### TASK ITEM
Leave the pictures out and reproduce, exactly, the lines from the one with "Vacanze a cavallo a Vittorio Veneto" through the end of the entries below.

===== DATA EXTRACTS =====

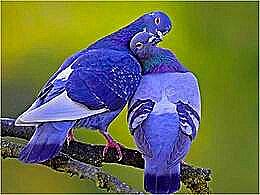 diaporama pps Chants d'oiseaux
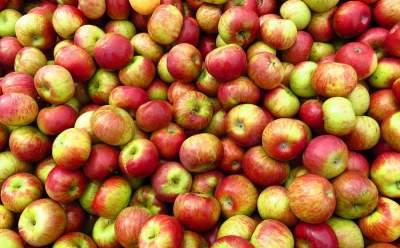 Врачи назвали фрукт, который желательно есть ежедневно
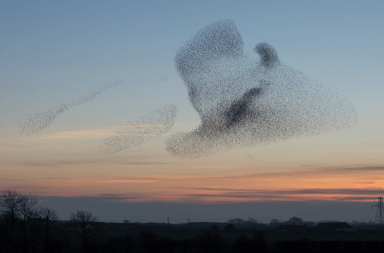 The Murmuration Model – Building an Intrapreneurial Culture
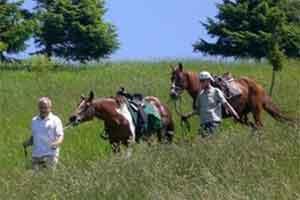 Vacanze a cavallo a Vittorio Veneto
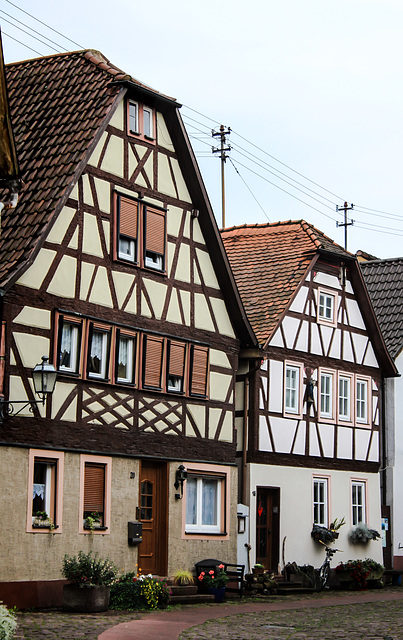 Half-timbered traditional Houses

=====

### EXERCISE ANSWER
 Vacanze a cavallo a Vittorio Veneto
 Half-timbered traditional Houses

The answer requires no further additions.